Сказание о Рокоссовском | страница 82
— Ничего, отец, если накроет, смерть легкая будет!
...Теперь, лежа на диване в штабе, истекая кровью, теряя сознание от боли, подумал: «Нет, как видно, на легкую смерть рассчитывать не приходится. Война кровь любит».
Прибежал пожилой перепуганный врач Петров. Не думал он, что ему доверят оказывать помощь раненому советскому генералу.
Осмотрел рану. Высказал предположение, что осколок пробил легкое и, возможно, задел позвоночник. Нужна срочная операция.
Пока Петров делал перевязку, прибыл армейский хирург. Решение гражданского врача подтвердил: немедленно в армейский госпиталь, в Козельск.
Из Козельска тяжелораненого командарма на самолете отправили в Москву.
Госпиталь, куда поместили на лечение Рокоссовского, обосновался в просторных корпусах Тимирязевской сельскохозяйственной академии. Константина Константиновича внимательно осмотрели ученые медики. Определили: ранение тяжелое — пробито легкое, осколок застрял у позвоночника.
Как быть? Оперировать или нет? Конечно, лучше удалить инородное тело, как деликатно назвали хирурги кусок немецкого железа. Но операция на позвоночнике... жизненно важные центры... возможны осложнения...
Мнения разделились. Решили посоветоваться с раненым.
Рокоссовский усмехнулся:
— Говорят, организму человека нужно железо.
— Да, но не в таком виде. Не такое железо.
— Ну это уже детали. Пусть осколок остается.
Так и решили: оставили осколок в его теле. Но Рокоссовского врачи предупредили:
— Теперь перед вами, дорогой Константин Константинович, одно боевое задание: выздоравливать. Ни о чем другом не думайте, никаких волнений и переживаний. Главное — спокойствие, бодрость духа, пунктуальное выполнение всех предписаний врачей.
...А к Москве уже приближалась весна. С каждым днем за окном палаты оживал прекрасный старый парк. Пионеры со строгими и взволнованными лицами на цыпочках входили к нему в палату и ставили на столик в стеклянной баночке первые живые, бог весть где раздобытые, цветы.

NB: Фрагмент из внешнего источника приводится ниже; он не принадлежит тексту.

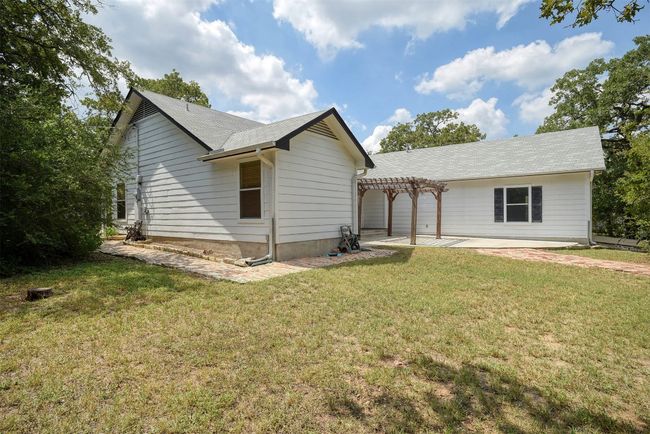 255 W Oak Loop, House other with 3 bedrooms, 2 bathrooms and null parking in Cedar Creek TX | Image 22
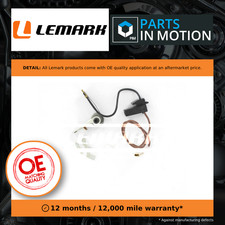 Ignition Contact Breaker fits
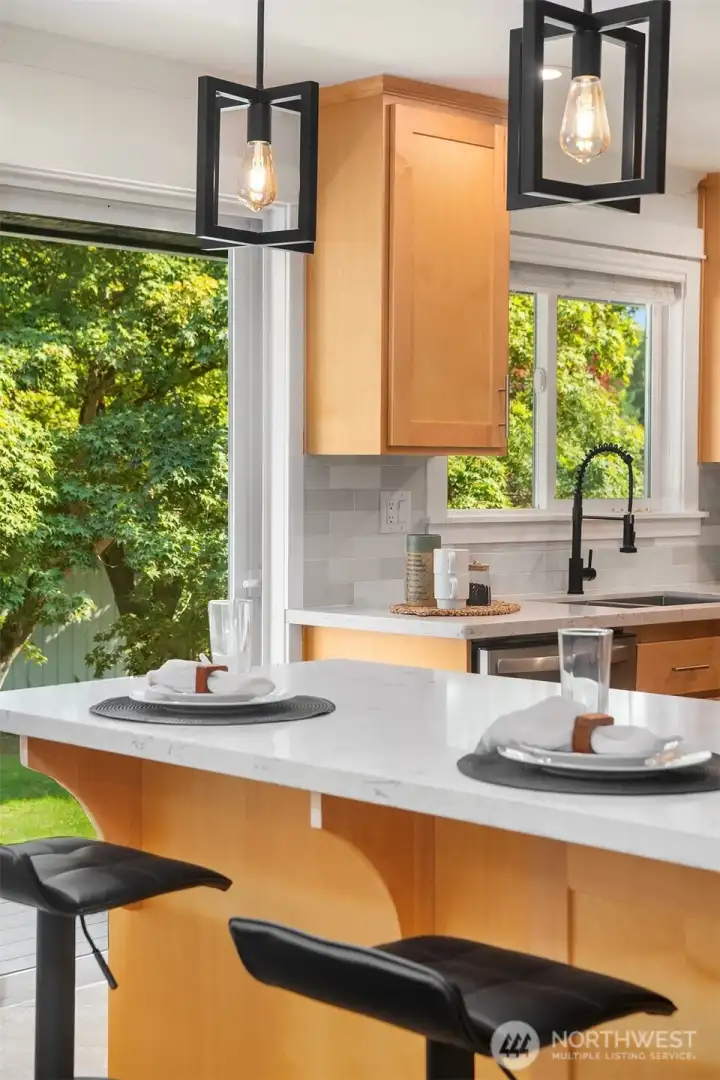 Quartz Countertops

Приходили товарищи, оказавшиеся в Москве проездом с фронта на фронт или возвращавшиеся из госпиталей и служебных командировок. Шли письма из его армии: друзья и соратники желали скорого выздоровления, делились фронтовыми новостями.
Вместе с весной пришла радость: наконец-то нашлась семья. Юлия и Ада, эвакуированные в начале войны из прифронтовой полосы, попали, оказывается, в Казахстан, потом в Новосибирск. Хлебнули и они лиха: попутные машины, переполненные теплушки, сухари да станционный кипяток... Беженцы!